▸ **Stated exercise**: Please check the printer server configuration below: which port number does it set?

ServerAdmin root@HandelPrinting

LogLevel warn

SystemGroup lpadmin

# Allow remote access

Port 631

Listen /var/run/cups/cups.sock

# Enable printer sharing and shared printers.

Browsing On

BrowseOrder deny,allow

BrowseAllow @IF (eth0)

BrowseDeny all

BrowseRemoteProtocols CUPS

BrowseAddress @IF eth0

BrowseLocalProtocols CUPS

DefaultAuthType Basic

<Location />

  # Allow shared printing...

     Order deny,allow

   Deny From all

     Allow From 127.0.0.1 192.168.1.*

</Location>

<Location /admin>

  # Restrict access to the admin pages...

   AuthType Basic

   AuthClass System

   Order deny,allow

   Deny From all

   Allow From 127.0.0.1 192.168.1.*

</Location>

<Location /admin/conf>

  AuthType Default

  Require user @SYSTEM

  # Restrict access to the configuration files...

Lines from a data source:
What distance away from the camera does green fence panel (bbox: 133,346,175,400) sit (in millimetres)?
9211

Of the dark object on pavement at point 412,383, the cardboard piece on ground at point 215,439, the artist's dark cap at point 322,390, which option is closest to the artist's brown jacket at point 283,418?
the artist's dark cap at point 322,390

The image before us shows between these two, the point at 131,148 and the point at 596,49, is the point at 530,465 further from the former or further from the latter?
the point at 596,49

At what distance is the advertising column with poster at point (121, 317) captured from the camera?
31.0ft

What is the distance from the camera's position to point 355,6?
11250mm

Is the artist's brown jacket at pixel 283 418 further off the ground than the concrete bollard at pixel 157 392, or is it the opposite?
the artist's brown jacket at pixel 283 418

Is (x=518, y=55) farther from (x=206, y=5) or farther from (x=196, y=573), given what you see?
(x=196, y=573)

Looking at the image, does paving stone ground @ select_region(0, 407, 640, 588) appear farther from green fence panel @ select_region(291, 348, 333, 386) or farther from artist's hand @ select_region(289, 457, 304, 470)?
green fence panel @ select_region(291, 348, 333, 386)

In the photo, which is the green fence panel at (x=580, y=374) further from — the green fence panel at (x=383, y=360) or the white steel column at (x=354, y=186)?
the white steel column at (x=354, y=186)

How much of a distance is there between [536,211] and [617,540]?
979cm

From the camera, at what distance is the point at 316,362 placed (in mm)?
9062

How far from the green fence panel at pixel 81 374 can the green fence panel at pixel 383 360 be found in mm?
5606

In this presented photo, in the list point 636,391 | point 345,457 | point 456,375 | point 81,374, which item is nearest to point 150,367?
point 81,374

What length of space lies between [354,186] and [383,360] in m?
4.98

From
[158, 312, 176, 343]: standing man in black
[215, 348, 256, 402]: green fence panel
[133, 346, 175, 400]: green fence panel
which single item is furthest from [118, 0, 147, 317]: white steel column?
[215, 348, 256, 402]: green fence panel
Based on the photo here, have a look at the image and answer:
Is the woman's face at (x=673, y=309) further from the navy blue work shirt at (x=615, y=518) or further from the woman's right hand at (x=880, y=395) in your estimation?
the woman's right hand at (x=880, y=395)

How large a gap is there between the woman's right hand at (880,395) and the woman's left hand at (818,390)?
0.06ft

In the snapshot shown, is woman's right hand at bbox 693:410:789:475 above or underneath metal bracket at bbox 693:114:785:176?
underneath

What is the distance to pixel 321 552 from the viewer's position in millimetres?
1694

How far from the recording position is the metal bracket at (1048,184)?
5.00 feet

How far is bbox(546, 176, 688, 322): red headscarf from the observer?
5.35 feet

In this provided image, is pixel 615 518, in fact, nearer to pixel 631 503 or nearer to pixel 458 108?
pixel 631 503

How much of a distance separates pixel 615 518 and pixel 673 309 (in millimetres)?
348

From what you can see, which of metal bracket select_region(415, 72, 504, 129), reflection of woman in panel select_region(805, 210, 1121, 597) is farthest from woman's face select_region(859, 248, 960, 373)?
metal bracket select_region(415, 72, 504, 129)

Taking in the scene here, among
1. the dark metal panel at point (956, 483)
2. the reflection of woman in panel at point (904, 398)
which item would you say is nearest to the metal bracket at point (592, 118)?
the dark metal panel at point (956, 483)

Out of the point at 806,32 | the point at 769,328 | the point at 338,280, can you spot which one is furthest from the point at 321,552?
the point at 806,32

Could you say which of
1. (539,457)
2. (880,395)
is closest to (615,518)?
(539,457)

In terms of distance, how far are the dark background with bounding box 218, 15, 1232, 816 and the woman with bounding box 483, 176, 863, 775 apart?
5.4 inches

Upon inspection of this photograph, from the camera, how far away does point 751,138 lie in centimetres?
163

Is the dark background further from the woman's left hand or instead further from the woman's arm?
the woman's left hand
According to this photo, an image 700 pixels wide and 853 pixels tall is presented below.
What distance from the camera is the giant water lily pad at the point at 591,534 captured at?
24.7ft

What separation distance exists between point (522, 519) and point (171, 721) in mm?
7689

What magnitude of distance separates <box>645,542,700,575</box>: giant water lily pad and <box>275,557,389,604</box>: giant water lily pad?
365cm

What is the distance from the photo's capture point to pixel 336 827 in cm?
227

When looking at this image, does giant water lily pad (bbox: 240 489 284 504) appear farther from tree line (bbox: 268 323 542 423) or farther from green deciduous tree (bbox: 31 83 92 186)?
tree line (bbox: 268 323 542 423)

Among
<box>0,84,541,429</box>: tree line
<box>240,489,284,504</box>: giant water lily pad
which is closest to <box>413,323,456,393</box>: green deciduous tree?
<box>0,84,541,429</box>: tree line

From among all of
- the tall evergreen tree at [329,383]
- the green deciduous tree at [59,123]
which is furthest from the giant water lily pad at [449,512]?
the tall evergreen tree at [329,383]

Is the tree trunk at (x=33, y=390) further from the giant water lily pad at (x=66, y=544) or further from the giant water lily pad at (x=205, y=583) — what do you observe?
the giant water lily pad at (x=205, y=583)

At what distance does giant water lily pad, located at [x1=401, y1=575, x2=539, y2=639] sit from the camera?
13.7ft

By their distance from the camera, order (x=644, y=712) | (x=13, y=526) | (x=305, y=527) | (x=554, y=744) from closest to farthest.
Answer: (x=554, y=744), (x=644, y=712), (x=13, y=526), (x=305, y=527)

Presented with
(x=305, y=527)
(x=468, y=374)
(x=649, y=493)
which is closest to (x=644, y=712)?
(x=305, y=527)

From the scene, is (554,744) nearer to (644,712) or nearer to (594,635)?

▸ **Final result**: Port 631.